Karamitsos v Thring (304 of 2006) [2008] SZHC 99 (18 March 2008)


1

THE HIGH COURT OF SWAZILAND

HELD AT MBABANE Civil trial No. 304/2006
In the matter between

MIKE KARAMITSOS Plaintiff
and

MADELEIN THRING Defendant

Coram Banda, CJ


For the Plaintiff Masuku

For the Defendant Lukhele





RULING

[1] This is an application brought under Rule 33(4) of the High Court Rules. The Notice of application was filed on 16th May 2007. Rule 33(4) is in the following terms:-



"If it appears to the Court mero motu or on the " application of any party that there is, in any pending action, a question of law or fact which it would be convenient to decide either before any evidence is led or separately from any other question, the court may make an order directing the trial of such question in such manner as it may deem fit and may order that all further proceedings be stayed until such question has been disposed of "



[2] Mr. Lukhele has submitted that it is trite law that for a party to bring another to court the latter party must have the locus standi to be sued. He has submitted that defendant being a married woman in community of property the plaintiff must show that she has locus standi to be sued. Evidence was called to prove the defendant's marriage. The defendant stated in her evidence that she was involved in an accident with the plaintiff and that her husband was not served with any court processes and that he does not know what is going on. It was clear to me that as far as the defendant was concerned this was her problem and that it had nothing to do with her husband as she stated in her own words, "I had an accident with Mr. Karamitsos. I was driving the vehicle involved in the accident........my husband was not involved; he was not driving the vehicle nor was he a passenger. I was served with the summons."

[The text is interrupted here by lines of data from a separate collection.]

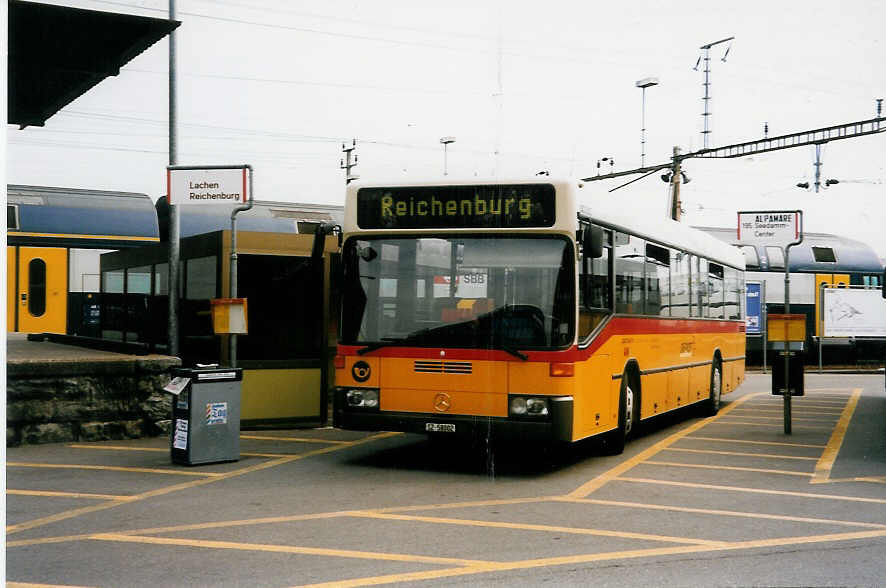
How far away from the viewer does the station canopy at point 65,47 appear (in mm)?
6273

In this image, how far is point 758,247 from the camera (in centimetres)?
3175

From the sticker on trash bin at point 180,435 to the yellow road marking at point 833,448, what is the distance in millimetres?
6016

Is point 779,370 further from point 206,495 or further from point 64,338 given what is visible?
point 64,338

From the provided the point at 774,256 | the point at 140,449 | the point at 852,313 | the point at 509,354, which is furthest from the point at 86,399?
the point at 852,313

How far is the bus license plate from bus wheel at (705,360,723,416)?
7812 millimetres

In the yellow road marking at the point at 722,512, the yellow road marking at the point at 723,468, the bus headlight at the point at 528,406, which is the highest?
the bus headlight at the point at 528,406

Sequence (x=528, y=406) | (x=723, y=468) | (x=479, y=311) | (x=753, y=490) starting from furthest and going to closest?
(x=723, y=468)
(x=479, y=311)
(x=528, y=406)
(x=753, y=490)

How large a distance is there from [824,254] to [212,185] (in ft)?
85.0

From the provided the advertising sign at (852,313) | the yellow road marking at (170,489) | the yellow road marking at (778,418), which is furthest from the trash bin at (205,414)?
the advertising sign at (852,313)

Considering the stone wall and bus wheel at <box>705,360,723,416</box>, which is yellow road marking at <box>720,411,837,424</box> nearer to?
bus wheel at <box>705,360,723,416</box>

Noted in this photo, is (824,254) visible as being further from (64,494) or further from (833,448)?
Answer: (64,494)

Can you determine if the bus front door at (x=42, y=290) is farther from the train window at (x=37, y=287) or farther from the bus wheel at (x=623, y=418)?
the bus wheel at (x=623, y=418)

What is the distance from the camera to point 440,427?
9688 mm

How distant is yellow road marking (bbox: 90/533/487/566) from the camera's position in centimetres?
636
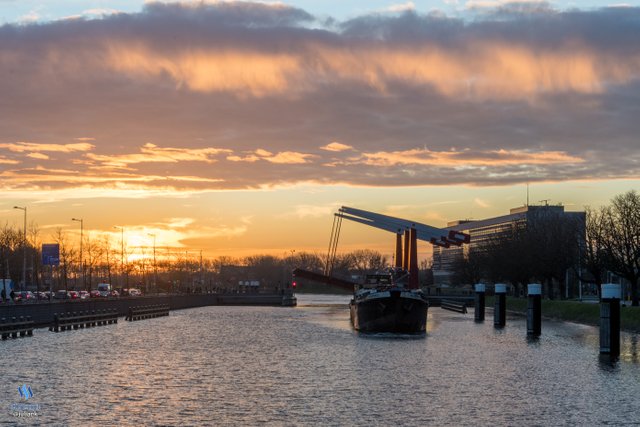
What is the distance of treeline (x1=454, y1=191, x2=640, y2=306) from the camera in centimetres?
9981

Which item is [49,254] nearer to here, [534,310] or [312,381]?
[534,310]

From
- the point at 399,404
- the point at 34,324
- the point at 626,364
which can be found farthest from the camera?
the point at 34,324

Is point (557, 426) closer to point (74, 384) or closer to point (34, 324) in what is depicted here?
point (74, 384)

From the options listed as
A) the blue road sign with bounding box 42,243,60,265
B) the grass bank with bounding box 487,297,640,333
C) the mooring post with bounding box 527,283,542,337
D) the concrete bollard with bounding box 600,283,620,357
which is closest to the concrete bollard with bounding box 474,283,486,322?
the grass bank with bounding box 487,297,640,333

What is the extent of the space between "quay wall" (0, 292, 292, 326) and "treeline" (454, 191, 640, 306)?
41571mm

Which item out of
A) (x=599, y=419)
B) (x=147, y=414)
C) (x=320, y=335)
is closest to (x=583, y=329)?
(x=320, y=335)

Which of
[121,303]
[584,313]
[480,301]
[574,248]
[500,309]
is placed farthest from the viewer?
[574,248]

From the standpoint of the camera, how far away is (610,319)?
54.4 m

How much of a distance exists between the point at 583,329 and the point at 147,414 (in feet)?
195

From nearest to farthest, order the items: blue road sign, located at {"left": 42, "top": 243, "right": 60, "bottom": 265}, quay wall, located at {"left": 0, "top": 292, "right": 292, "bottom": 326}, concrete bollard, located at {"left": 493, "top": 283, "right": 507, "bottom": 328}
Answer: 1. quay wall, located at {"left": 0, "top": 292, "right": 292, "bottom": 326}
2. blue road sign, located at {"left": 42, "top": 243, "right": 60, "bottom": 265}
3. concrete bollard, located at {"left": 493, "top": 283, "right": 507, "bottom": 328}

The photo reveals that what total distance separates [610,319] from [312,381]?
66.7 ft

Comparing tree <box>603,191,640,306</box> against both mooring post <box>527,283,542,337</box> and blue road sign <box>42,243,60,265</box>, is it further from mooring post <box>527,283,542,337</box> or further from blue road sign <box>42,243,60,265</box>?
blue road sign <box>42,243,60,265</box>

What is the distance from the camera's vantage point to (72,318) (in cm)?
7900

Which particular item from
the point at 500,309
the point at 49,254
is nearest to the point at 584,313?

[3] It is the contention of Mr. Lukhele that the defendant is the wrong party to be brought before this court because, he submitted, that delectual claim is against a married woman who was married in community of property and that therefore she cannot be sued without being duly assisted by her husband and that there was no such evidence in the present proceedings to show that the defendant's husband had authorised or acquiesced in the proceedings. Mr. Lukhele cited two cases to support this proposition; Rand Wholesale Outfitters (Pty) Ltd vs Cassels 1955 (2) S.A. 66 and Meyer vs Naude 1957 (2) S.A. 30.



[4] Mr. Masuku for the plaintiff has submitted that the particulars of claim provide complete and sufficient description of the defendant to cover the legal point which Mr. Lukhele has raised. He has argued that the particulars of claim sufficiently describe the defendant as a married woman who was being duly assisted. Mr. Masuku has further contended that in answering the claim the defendant admitted in para two of her plea her description in paragraph two of the particulars of claim. He also submitted that the defendant conceded in the pretrial minutes that the description of litigants and the court's jurisdiction were not in issue.



[5] The issue of locus standi of a party to litigation is a point of law and it is properly taken in this application. It cannot be waived by any party, see the case of Rand Wholesale Outfitters v Cassels 1955 (2) SA 66. It was further stated in the same case "that a married woman, being a minor, has no persona standi in judicio and must in law proceed by or with the assistance of her husband". The summons in this case was issued on 30th January 2006 and the defendant's plea was filed on 14th March 2006. The Notice of Application to raise the legal point was not filed until 16th May 2007 almost a year after the plea had been filed and it was after nine months after a request for a date of hearing had been filed. This was one and half (l1^) years after the summons had been filed.



[6] I have carefully considered the submissions which both counsel have made to this court. I have also considered the history of the case as disclosed on the papers before court. Let me first make one comment on the evidence of the defendant. I did not believe her when she stated that her husband did know what was going on about her involvement in the accident. I do not believe that her husband was so indifferent to the fact that she had been involved in a car accident which involved making a statement to the police. Clearly her statement was not true.



[7] I am satisfied and I find that the particulars of claim sufficiently described the defendant and that she was being duly assisted. While it is true that the name of the person providing the assistance was not named it would have been clear to any body reading the particulars of claim that the defendant was a married woman who was being assisted. I am also satisfied and find that the defendant had accepted that there was no issue in the manner the litigants had been described. What the law requires is that the woman defendant be assisted by her husband. As Holmes J stated in the Case of MEYER V NAUDE 1957(2) SA 30 at 31:



"There is judicial unanimity on the proposition that a woman married in community of property can be sued as a defendant, assisted by her husband for damages based on delict."

[8] The particulars of claim in this case duly described the defendant as a married woman who was being assisted. Failure to have the assistant named should not, in my view, be fatal to the proceedings and especially in view of the admissions made by the defendant. I would therefore dismiss this application with costs. The case should now proceed to full trial.